● **Provided passage**
^^^^

Next day we got up and shambled around Michelle's apartment, successfully weirding out her roommates enough to make them stay in their room and not say hi. Got some coffee with Michelle and talked business for a bit, shot the shit about mutual friends and japanese rockers, drank some wine, and hit the road to Santa Barbara. Thanks for putting us up Michelle. You are now officially bound to hosting us at any time we decree it necessary. Sorry. It was in the contract.

The ride to Santa Barbara was typical... It took place on a road. We sat in a van. We did things like read, sit in front of the air conditioning vents, look out the window, and erupt into a chorus of bitter opinions whenever the doors were opened while stopped. The show happened at Casa de la Raza, a hispanic youth center where we had played with Torche and Black Cobra a few months prior. The room that is used for shows was unavailable due to a Quinceanera that was happening. I guess it's a big deal for hispanic girls to throw a huge party on their 15th, kind of like a coming of age type thing for the parents to remember the days of collecting Bratz stickers, a celebration of life before shot-gunning tequila in youthful rebellion. Well, they had the whole building, which meant we got the patio. A show attendee made the astute observation that the show looked like it was taking place at the brothel patio seen at the end of Way of the Gun, sans fountain, pissed off dudes shooting each other, and naked babes running for cover. We also were there considerably early and I made a b-line for a taco truck that had served me a fucking glorious carne asada burrito before our last show. Unfortunately, the taco truck was of the mobile ilk and had moved to a more profitable location. Fortunately, the liquor store next door did not have wheels or an engine and was still in the same spot crammed with all kinds of delicious drinks. We stocked up on entertainment for the next few hours and went back to the van to start entertaining ourselves, the highlight being when Nat said something ridiculous and made Yoni laugh so hard his rum pineapple cocktail (out of a styrofoam cup) came out his nose and back into his drink, which he continued drinking. Craig and The Fucking Wrath dudes showed up and we pretty much turned the block outside the birthday party into our own little punk rock frat row.

^^^^

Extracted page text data
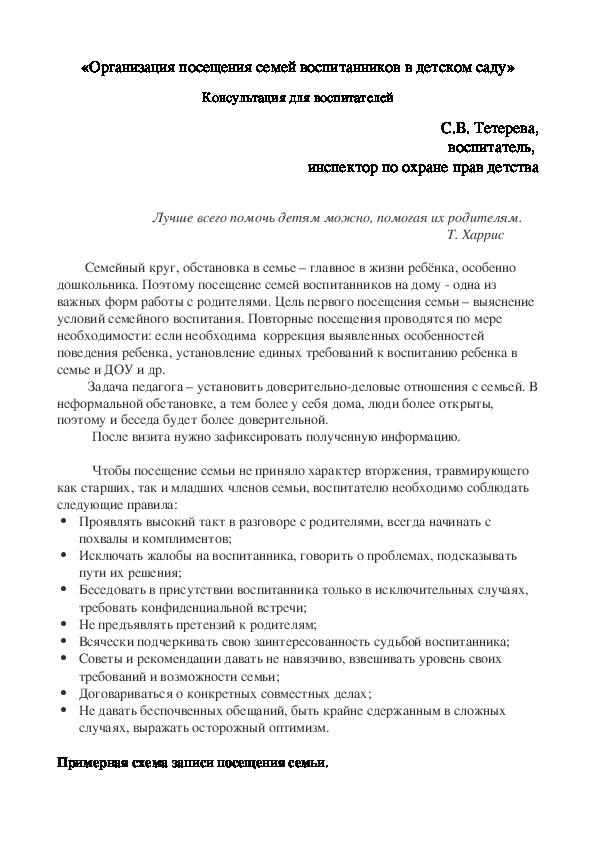 «Организация посещения семей воспитанников в детском саду»

Консультация для воспитателей

С.В. Тетерева,
воспитатель,
инспектор по охране прав детства

Лучше всего помочь детям можно, помогая их родителям.
Т. Харрис

Семейный круг, обстановка в семье – главное в жизни ребёнка, особенно дошкольника. Поэтому посещение семей воспитанников на дому - одна из важных форм работы с родителями. Цель первого посещения семьи – выяснение условий семейного воспитания. Повторные посещения проводятся по мере необходимости: если необходима коррекция выявленных особенностей поведения ребенка, установление единых требований к воспитанию ребенка в семье и ДОУ и др.

Задача педагога – установить доверительно-деловые отношения с семьей. В неформальной обстановке, а тем более у себя дома, люди более открыты, поэтому и беседа будет более доверительной.

После визита нужно зафиксировать полученную информацию.

Чтобы посещение семьи не приняло характер вторжения, травмирующего как старших, так и младших членов семьи, воспитателю необходимо соблюдать следующие правила:
• Проявлять высокий такт в разговоре с родителями, всегда начинать с похвалы и комплиментов;
• Исключать жалобы на воспитанника, говорить о проблемах, подсказывать пути их решения;
• Беседовать в присутствии воспитанника только в исключительных случаях, требовать конфиденциальной встречи;
• Не предъявлять претензий к родителям;
• Всячески подчеркивать свою заинтересованность судьбой воспитанника;
• Советы и рекомендации давать не навязчиво, взвешивать уровень своих требований и возможности семьи;
• Договариваться о конкретных совместных делах;
• Не давать беспочвенных обещаний, быть крайне сдержанным в сложных случаях, выражать осторожный оптимизм.

Примерная схема записи посещения семьи.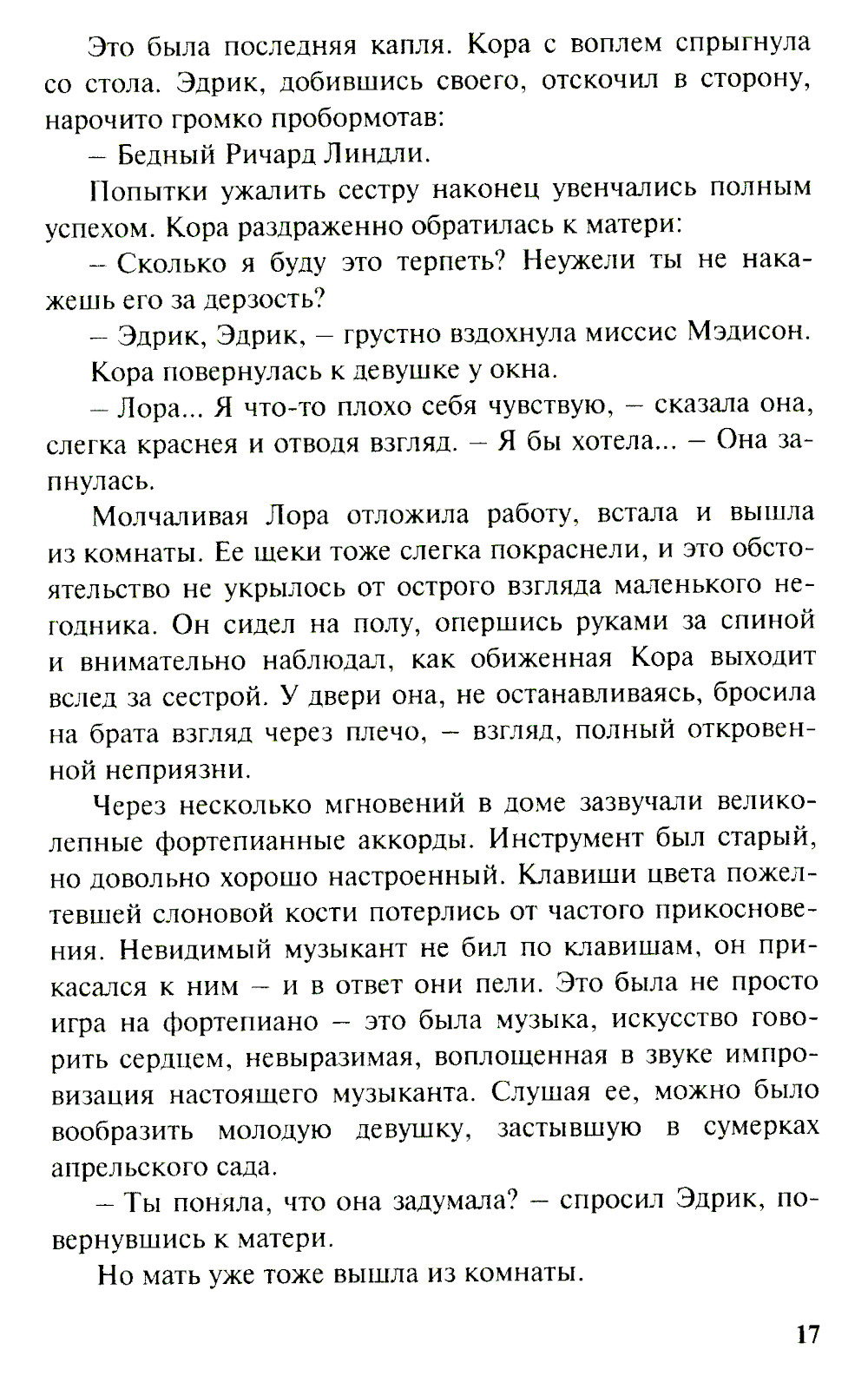 Это была последняя капля. Кора с воплем спрыгнула со стола. Эдрик, добившись своего, отскочил в сторону, нарочито громко пробормотав:

– Бедный Ричард Линдли.

Попытки ужалить сестру наконец увенчались полным успехом. Кора раздраженно обратилась к матери:

– Сколько я буду это терпеть? Неужели ты не накажешь его за дерзость?

– Эдрик, Эдрик, – грустно вздохнула миссис Мэдисон.

Кора повернулась к девушке у окна.

– Лора... Я что-то плохо себя чувствую, – сказала она, слегка краснея и отводя взгляд. – Я бы хотела... – Она запнулась.

Молчаливая Лора отложила работу, встала и вышла из комнаты. Ее щеки тоже слегка покраснели, и это обстоятельство не укрылось от острого взгляда маленького негодника. Он сидел на полу, опершись руками за спиной и внимательно наблюдал, как обиженная Кора выходит вслед за сестрой. У двери она, не останавливаясь, бросила на брата взгляд через плечо, – взгляд, полный откровенной неприязни.

Через несколько мгновений в доме зазвучали великолепные фортепианные аккорды. Инструмент был старый, но довольно хорошо настроенный. Клавиши цвета пожелтевшей слоновой кости потерлись от частого прикосновения. Невидимый музыкант не бил по клавишам, он прикасался к ним – и в ответ они пели. Это была не просто игра на фортепиано – это была музыка, искусство говорить сердцем, невыразимая, воплощенная в звуке импровизация настоящего музыканта. Слушая ее, можно было вообразить молодую девушку, застывшую в сумерках апрельского сада.

– Ты поняла, что она задумала? – спросил Эдрик, повернувшись к матери.

Но мать уже тоже вышла из комнаты.

17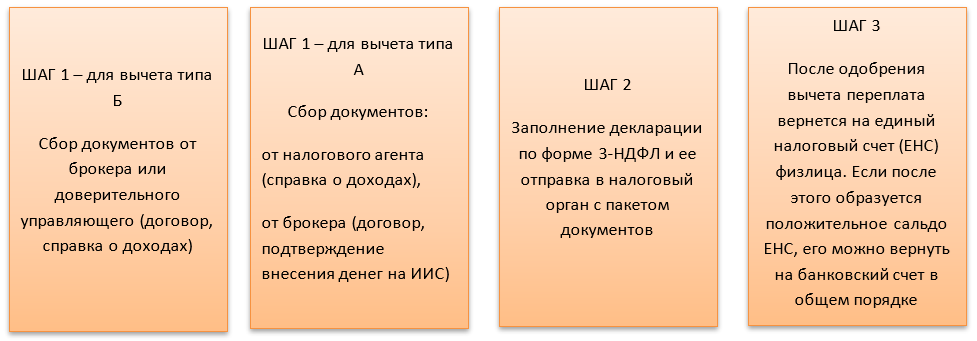 ШАГ 1 – для вычета типа Б

Сбор документов от брокера или доверительного управляющего (договор, справка о доходах)

ШАГ 1 – для вычета типа А

Сбор документов:

от налогового агента (справка о доходах),

от брокера (договор, подтверждение внесения денег на ИИС)

ШАГ 2

Заполнение декларации по форме 3-НДФЛ и ее отправка в налоговый орган с пакетом документов

ШАГ 3

После одобрения вычета переплата вернется на единый налоговый счет (ЕНС) физлица. Если после этого образуется положительное сальдо ЕНС, его можно вернуть на банковский счет в общем порядке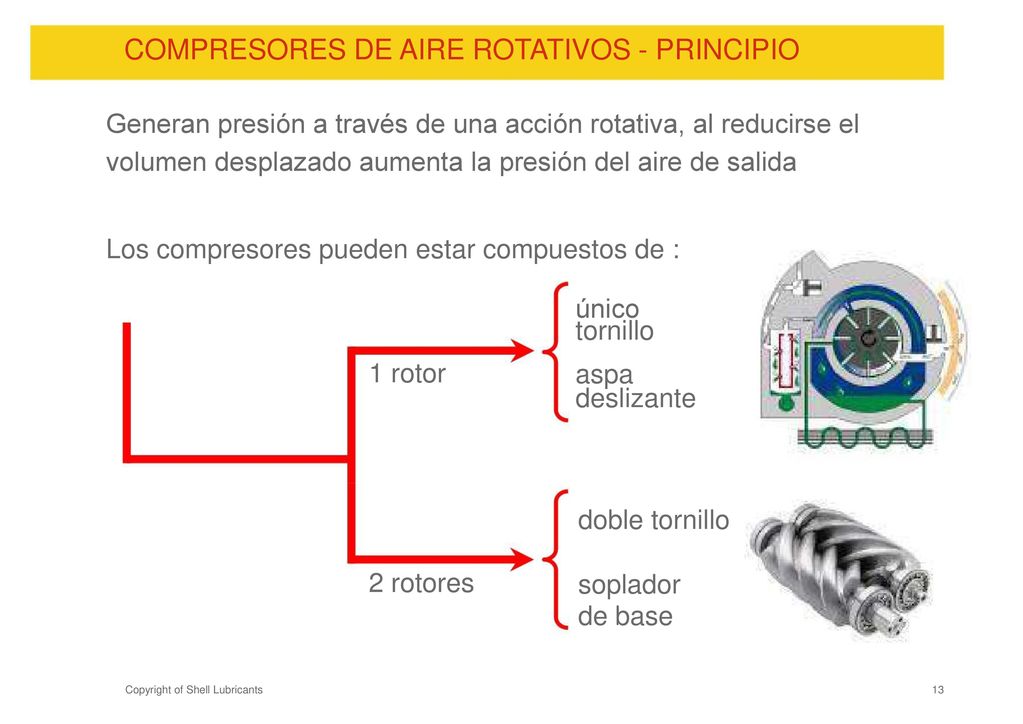 COMPRESORES DE AIRE ROTATIVOS - PRINCIPIO

Generan presión a través de una acción rotativa, al reducirse el volumen desplazado aumenta la presión del aire de salida

Los compresores pueden estar compuestos de :

1 rotor

único tornillo

aspa deslizante

2 rotores

doble tornillo

soplador de base

Copyright of Shell Lubricants

13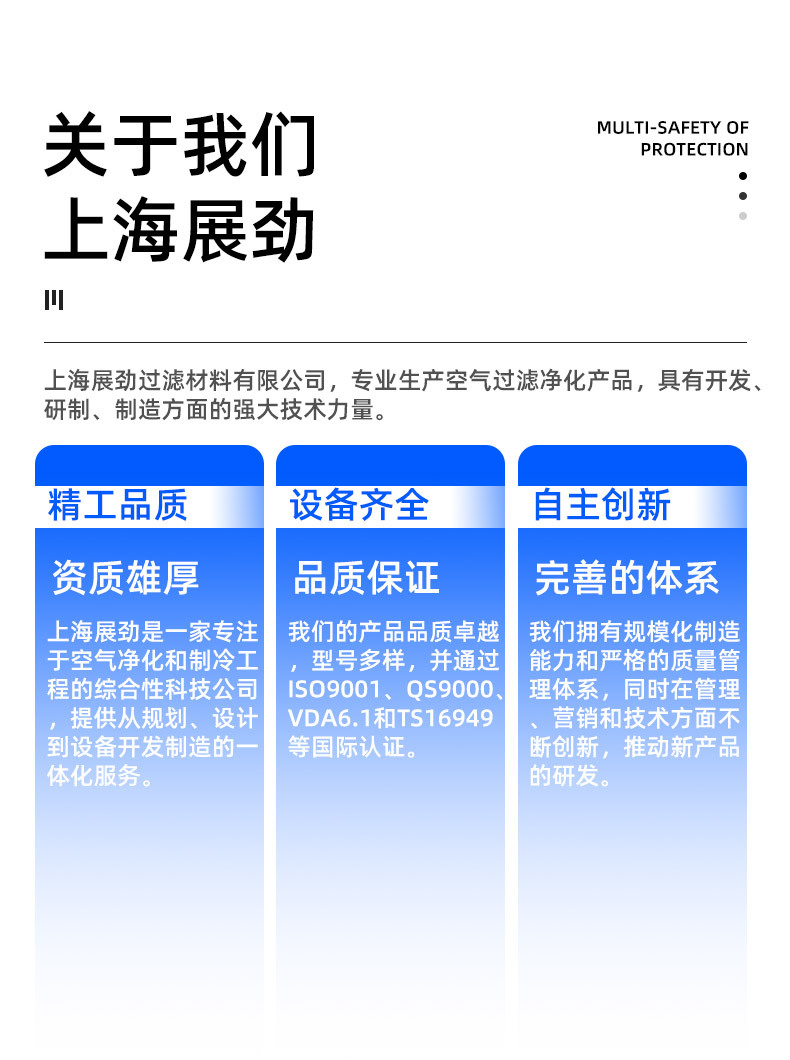 关于我们
上海展劲

MULTI-SAFETY OF PROTECTION

上海展劲过滤材料有限公司，专业生产空气过滤净化产品，具有开发、研制、制造方面的强大技术力量。

精工品质

资质雄厚

上海展劲是一家专注于空气净化和制冷工程的综合性科技公司，提供从规划、设计到设备开发制造的一体化服务。

设备齐全

品质保证

我们的产品品质卓越，型号多样，并通过ISO9001、QS9000、VDA6.1和TS16949等国际认证。

自主创新

完善的体系

我们拥有规模化制造能力和严格的质量管理体系，同时在管理、营销和技术方面不断创新，推动新产品的研发。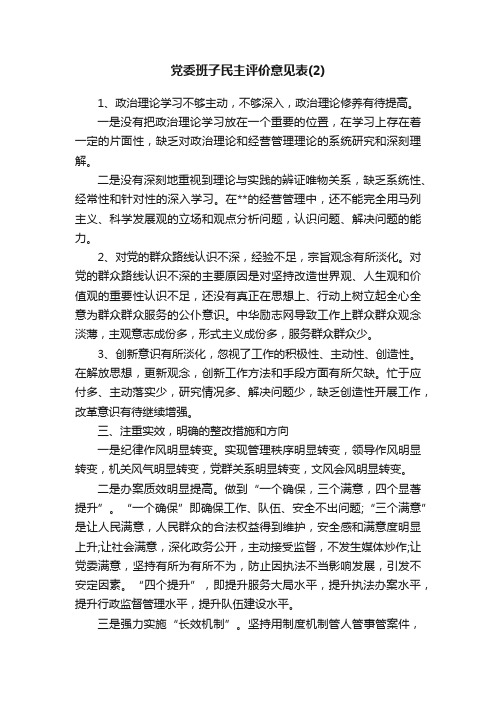 党委班子民主评价意见表(2)

1、政治理论学习不够主动，不够深入，政治理论修养有待提高。

一是没有把政治理论学习放在一个重要的位置，在学习上存在着一定的片面性，缺乏对政治理论和经营管理理论的系统研究和深刻理解。

二是没有深刻地重视到理论与实践的辨证唯物关系，缺乏系统性、经常性和针对性的深入学习。在**的经营管理中，还不能完全用马列主义、科学发展观的立场和观点分析问题，认识问题、解决问题的能力。

2、对党的群众路线认识不深，经验不足，宗旨观念有所淡化。对党的群众路线认识不深的主要原因是对坚持改造世界观、人生观和价值观的重要性认识不足，还没有真正在思想上、行动上树立起全心全意为群众群众服务的公仆意识。中华励志网导致工作上群众群众观念淡薄，主观意志成份多，形式主义成份多，服务群众群众少。

3、创新意识有所淡化，忽视了工作的积极性、主动性、创造性。在解放思想，更新观念，创新工作方法和手段方面有所欠缺。忙于应付多、主动落实少，研究情况多、解决问题少，缺乏创造性开展工作，改革意识有待继续增强。

三、注重实效，明确的整改措施和方向

一是纪律作风明显转变。实现管理秩序明显转变，领导作风明显转变，机关风气明显转变，党群关系明显转变，文风会风明显转变。

二是办案质效明显提高。做到“一个确保，三个满意，四个显著提升”。“一个确保”即确保工作、队伍、安全不出问题;“三个满意”是让人民满意，人民群众的合法权益得到维护，安全感和满意度明显上升;让社会满意，深化政务公开，主动接受监督，不发生媒体炒作;让党委满意，坚持有所为有所不为，防止因执法不当影响发展，引发不安定因素。“四个提升”，即提升服务大局水平，提升执法办案水平，提升行政监督管理水平，提升队伍建设水平。

三是强力实施“长效机制”。坚持用制度机制管人管事管案件，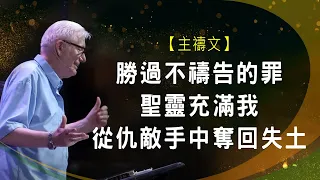 【主禱文】
勝過不禱告的罪
聖靈充滿我
從仇敵手中奪回失土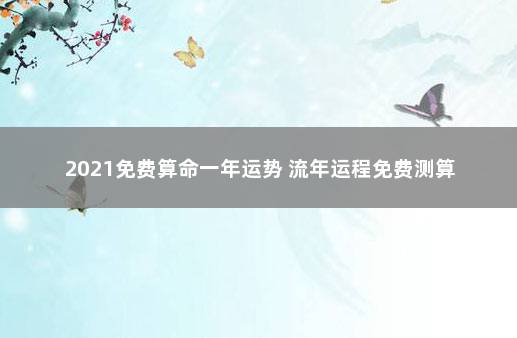 2021免费算命一年运势 流年运程免费测算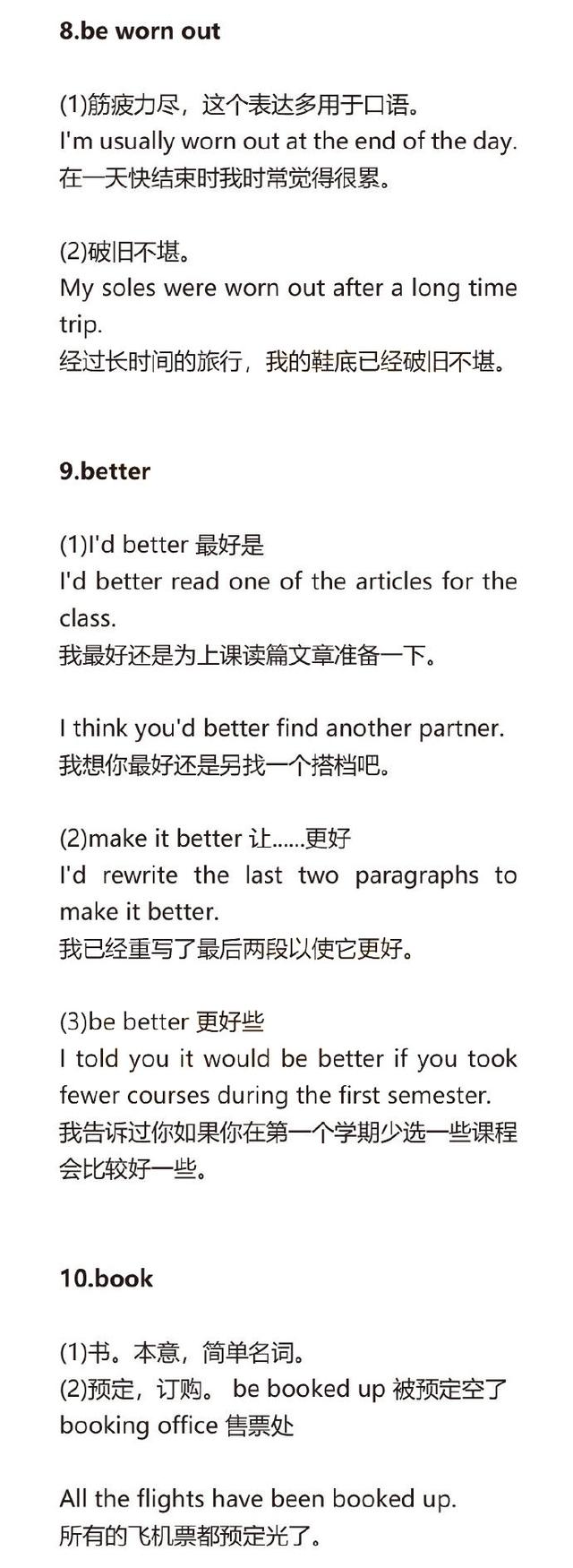 8.be worn out

(1)筋疲力尽，这个表达多用于口语。
I'm usually worn out at the end of the day.
在一天快结束时我时常觉得很累。

(2)破旧不堪。
My soles were worn out after a long time trip.
经过长时间的旅行，我的鞋底已经破旧不堪。

9.better

(1)I'd better 最好是
I'd better read one of the articles for the class.
我最好还是为上课读篇文章准备一下。

I think you'd better find another partner.
我想你最好还是另找一个搭档吧。

(2)make it better 让……更好
I'd rewrite the last two paragraphs to make it better.
我已经重写了最后两段以使它更好。

(3)be better 更好些
I told you it would be better if you took fewer courses during the first semester.
我告诉过你如果你在第一个学期少选一些课程会比较好一些。

10.book

(1)书。本意，简单名词。
(2)预定，订购。 be booked up 被预定空了
booking office 售票处

All the flights have been booked up.
所有的飞机票都预定光了。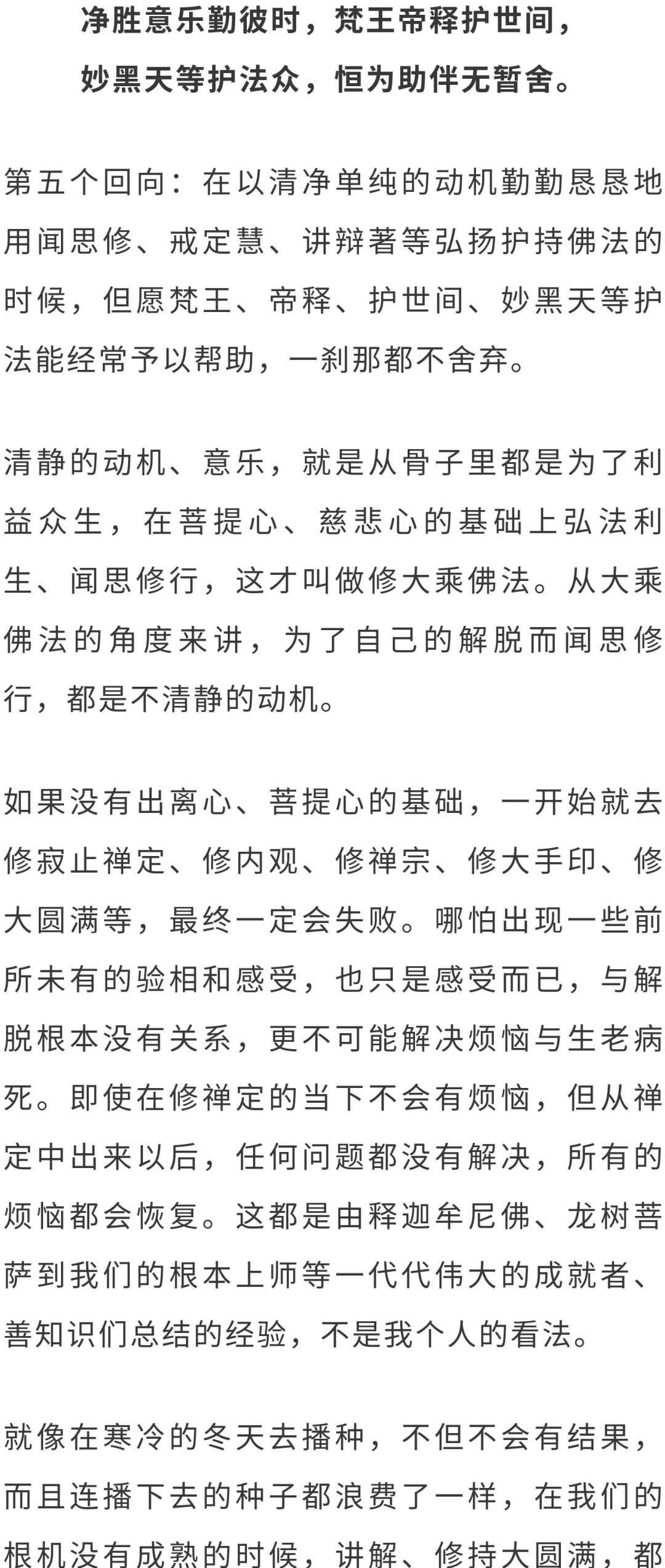 净胜意乐勤彼时，梵王帝释护世间，
妙黑天等护法众，恒为助伴无暂舍。

第五个回向：在以清净单纯的动机勤勤恳恳地用闻思修、戒定慧、讲辩著等弘扬护持佛法的时候，但愿梵王、帝释、护世间、妙黑天等护法能经常予以帮助，一刹那都不舍弃。

清静的动机、意乐，就是从骨子里都是为了利益众生，在菩提心、慈悲心的基础上弘法利生、闻思修行，这才叫做修大乘佛法。从大乘佛法的角度来讲，为了自己的解脱而闻思修行，都是不清静的动机。

如果没有出离心、菩提心的基础，一开始就去修寂止禅定、修内观、修禅宗、修大手印、修大圆满等，最终一定会失败。哪怕出现一些前所未有的验相和感受，也只是感受而已，与解脱根本没有关系，更不可能解决烦恼与生老病死。即使在修禅定的当下不会有烦恼，但从禅定中出来以后，任何问题都没有解决，所有的烦恼都会恢复。这都是由释迦牟尼佛、龙树菩萨到我们的根本上师等一代代伟大的成就者、善知识们总结的经验，不是我个人的看法。

就像在寒冷的冬天去播种，不但不会有结果，而且连播下去的种子都浪费了一样，在我们的根机没有成熟的时候，讲解、修持大圆满，都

^^^^

● **Work task 1**
In the tour diary, substitute "beer" for "wine" and write out the passage starting at "Next day we" and ending at "in the contract.".
● **Work task 2**
According to the tour diary, where did the Santa Barbara show take place?
● **Work task 3**
Decide whether each statement agrees with the tour diary:
(a) The band had played at the Santa Barbara venue before.
(b) The taco truck was still parked where it had been before the band's last show.
(c) The show was held in the room normally used for shows.

● **Task response 1**
Next day we got up and shambled around Michelle's apartment, successfully weirding out her roommates enough to make them stay in their room and not say hi. Got some coffee with Michelle and talked business for a bit, shot the shit about mutual friends and japanese rockers, drank some beer, and hit the road to Santa Barbara. Thanks for putting us up Michelle. You are now officially bound to hosting us at any time we decree it necessary. Sorry. It was in the contract.

● **Task response 2**
At Casa de la Raza, a hispanic youth center.

● **Task response 3**
(a) Yes: "where we had played with Torche and Black Cobra a few months prior"
(b) No: "the taco truck was of the mobile ilk and had moved to a more profitable location"
(c) No: "The room that is used for shows was unavailable due to a Quinceanera that was happening"